JuridictionTribunal Administratif d'Orléans
SectionTribunal Administratif d'Orléans
N° DossierTA45-2402181
TypeOrdonnance
RecoursExcès de pouvoir
PublicationD

Résumé IA

Le Tribunal Administratif d'Orléans a rejeté la requête de Mme A... et de MM. E... et D... C... qui dénonçaient les conditions de détention et les mauvais traitements subis par M. B... C... au centre de détention de Châteaudun. Le juge a estimé que la demande d'enquête administrative était irrecevable, car il n'entre pas dans les attributions du juge administratif d'ordonner de telles enquêtes. À supposer que les requérants aient cherché à obtenir réparation, ils ne justifiaient pas d'un intérêt personnel à agir.

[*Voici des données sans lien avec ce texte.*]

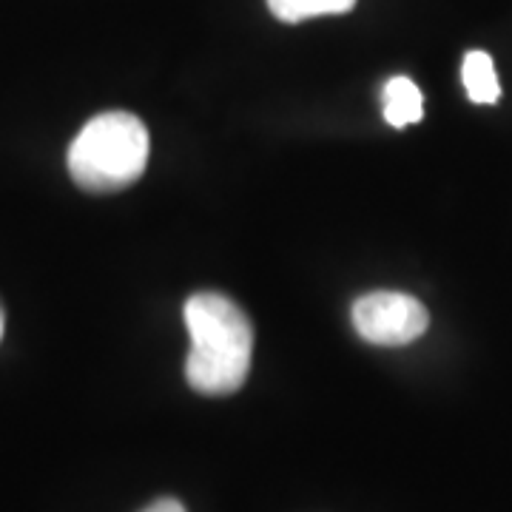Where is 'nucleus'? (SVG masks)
I'll use <instances>...</instances> for the list:
<instances>
[{
    "label": "nucleus",
    "mask_w": 512,
    "mask_h": 512,
    "mask_svg": "<svg viewBox=\"0 0 512 512\" xmlns=\"http://www.w3.org/2000/svg\"><path fill=\"white\" fill-rule=\"evenodd\" d=\"M191 350L185 379L205 396H231L245 384L254 356V328L234 299L222 293H194L185 302Z\"/></svg>",
    "instance_id": "obj_1"
},
{
    "label": "nucleus",
    "mask_w": 512,
    "mask_h": 512,
    "mask_svg": "<svg viewBox=\"0 0 512 512\" xmlns=\"http://www.w3.org/2000/svg\"><path fill=\"white\" fill-rule=\"evenodd\" d=\"M148 128L128 111L92 117L69 148V174L83 191L109 194L143 177L148 163Z\"/></svg>",
    "instance_id": "obj_2"
},
{
    "label": "nucleus",
    "mask_w": 512,
    "mask_h": 512,
    "mask_svg": "<svg viewBox=\"0 0 512 512\" xmlns=\"http://www.w3.org/2000/svg\"><path fill=\"white\" fill-rule=\"evenodd\" d=\"M430 325V313L416 296L396 291H376L356 299L353 328L356 333L382 348H399L416 342Z\"/></svg>",
    "instance_id": "obj_3"
},
{
    "label": "nucleus",
    "mask_w": 512,
    "mask_h": 512,
    "mask_svg": "<svg viewBox=\"0 0 512 512\" xmlns=\"http://www.w3.org/2000/svg\"><path fill=\"white\" fill-rule=\"evenodd\" d=\"M384 120L393 128H407L413 123H419L424 114V100H421L419 86L410 77H390L384 86Z\"/></svg>",
    "instance_id": "obj_4"
},
{
    "label": "nucleus",
    "mask_w": 512,
    "mask_h": 512,
    "mask_svg": "<svg viewBox=\"0 0 512 512\" xmlns=\"http://www.w3.org/2000/svg\"><path fill=\"white\" fill-rule=\"evenodd\" d=\"M461 83L467 89V97L478 106H493L501 97V83H498V74H495L493 57L481 52V49H473V52L464 55Z\"/></svg>",
    "instance_id": "obj_5"
},
{
    "label": "nucleus",
    "mask_w": 512,
    "mask_h": 512,
    "mask_svg": "<svg viewBox=\"0 0 512 512\" xmlns=\"http://www.w3.org/2000/svg\"><path fill=\"white\" fill-rule=\"evenodd\" d=\"M356 6V0H268V9L282 23L322 18V15H345Z\"/></svg>",
    "instance_id": "obj_6"
},
{
    "label": "nucleus",
    "mask_w": 512,
    "mask_h": 512,
    "mask_svg": "<svg viewBox=\"0 0 512 512\" xmlns=\"http://www.w3.org/2000/svg\"><path fill=\"white\" fill-rule=\"evenodd\" d=\"M143 512H185V507L180 501H174V498H160V501L148 504Z\"/></svg>",
    "instance_id": "obj_7"
},
{
    "label": "nucleus",
    "mask_w": 512,
    "mask_h": 512,
    "mask_svg": "<svg viewBox=\"0 0 512 512\" xmlns=\"http://www.w3.org/2000/svg\"><path fill=\"white\" fill-rule=\"evenodd\" d=\"M0 339H3V311H0Z\"/></svg>",
    "instance_id": "obj_8"
}]
</instances>
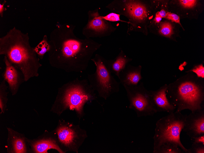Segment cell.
Wrapping results in <instances>:
<instances>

La décision a été prise sur le fondement de l'article R. 222-1 du code de justice administrative.

Texte intégral

Vu la procédure suivante :

Par une requête, enregistrée le 28 mai 2024, Mme F... A..., M. E... C... et M. D... C... dénoncent les conditions de détention de M. B... C..., incarcéré au centre de détention de Châteaudun, ainsi que les mauvais traitements dont il fait l’objet de la part de l’administration pénitentiaire et demandent au tribunal de diligenter une enquête.

Vu les autres pièces du dossier.

Vu le code de justice administrative.


Considérant ce qui suit :

1. Aux termes de l’article R. 222-1 du code de justice administrative : « (…) les présidents de formation de jugement des tribunaux (…) peuvent, par ordonnance : (…) 4° Rejeter les requêtes manifestement irrecevables, lorsque la juridiction n’est pas tenue d’inviter leur auteur à les régulariser ou qu’elles n’ont pas été régularisées à l’expiration du délai imparti par une demande en ce sens (…) ».

2. Mme A... et MM. E... et D... C... ont saisi le tribunal en vue de dénoncer les conditions de détention de M. B... C..., incarcéré au centre de détention de Châteaudun, ainsi que les mauvais traitements dont il fait l’objet de la part de l’administration pénitentiaire et demandent au tribunal de diligenter une enquête afin de pallier les carences des autorités administratives qu’ils ont saisies en vain. Toutefois, hormis les cas où il est saisi par la voie particulière du référé, ce qui n’est pas le cas en l’espèce, il n’entre pas dans les attributions du juge administratif d’ordonner des enquêtes administratives. Par suite, les conclusions de la requête présentant un tel objet sont irrecevables.
2. En tout état de cause, à supposer que les requérants aient entendu solliciter la réparation des préjudices subis par M. B... C..., de telles conclusions sont également irrecevables dès lors que n’invoquant aucun préjudice propre, ils ne justifient pas d’un intérêt personnel à agir.

3. Par suite, la requête présentée par Mme A... et par MM. E... et D... C... étant manifestement irrecevable, il y a lieu de la rejeter par application des dispositions précitées du 4° de l’article R. 222-1 du code de justice administrative.


O R D O N N E :


Article 1er : La requête de Mme A... et de MM. E... et D... C... est rejetée.

Article 2 : La présente ordonnance sera notifiée à Mme F... A..., à M. E... C... et à M. D... C....

Fait à Orléans, le 30 août 2024.


La présidente de la 4ème chambre,





Patricia ROUAULT-CHALIER



La République mande et ordonne au garde des sceaux, ministre de la justice, en ce qui le concerne ou à tous commissaires de justice à ce requis en ce qui concerne les voies de droit commun contre les parties privées, de pourvoir à l’exécution de la présente décision.